Remember, if someone says you’ve hurt them or someone else, they are opening up and ‘calling you in’ to a conversation for change. Often, this takes courage, and they may feel anxious reaching out to you. How you respond can either make the situation explode into a bigger drama or can heal the hurt in a meaningful way.

Learn from the experience

Being called out may be an opportunity to learn and grow. For example, if an online joke about someone went wrong and that blew up into a bigger problem, you would know to do things differently in future. Remember:

  • the line between joking about someone and being mean isn’t always clear online
  • different people have had different experiences that make them react in different ways and feel hurt by different things to you
  • it’s a good idea to think carefully about how a comment or image might be interpreted before you hit send or share – you could even check with the person first to make sure they’re OK with it 
  • it's important to listen to someone if they say your words or actions were harmful to them
  • deleting the content and apologising can stop the situation becoming worse.

Ask for help

It can be confronting and upsetting to be called a bully, especially if you didn’t mean to hurt someone. Reaching out and talking to a friend, family member or someone else you trust can make it easier to decide what to do and deal with the impact. You could also contact Kids Helpline (for 5 to 25 year-olds) or another confidential counselling or support service – they have people who are ready to listen and help.

Something has happened

Resist saying, ‘No I’m not! I was only joking!’ Rather than jumping to defend your actions, be curious about why they might have said that.

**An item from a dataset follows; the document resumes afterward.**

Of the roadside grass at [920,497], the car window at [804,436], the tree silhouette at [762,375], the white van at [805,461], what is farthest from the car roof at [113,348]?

Listen to how your words and actions made them feel. How they feel might be different from how you would feel in the same situation.

Delete the harmful content. Delete what you posted or shared about the other person, so others don’t see it or spread it. 

Apologise for what you said or did. Saying sorry shows you understand how the other person feels. Remember that if you have done or said something mean, it doesn’t make you a bad person. The important thing is to try not to make the same mistake again.

Learn from the experience. Remember to think first about the possible impact of what you say and do online and in person.

Ask for help. Talking with someone you trust about what happened can make things easier.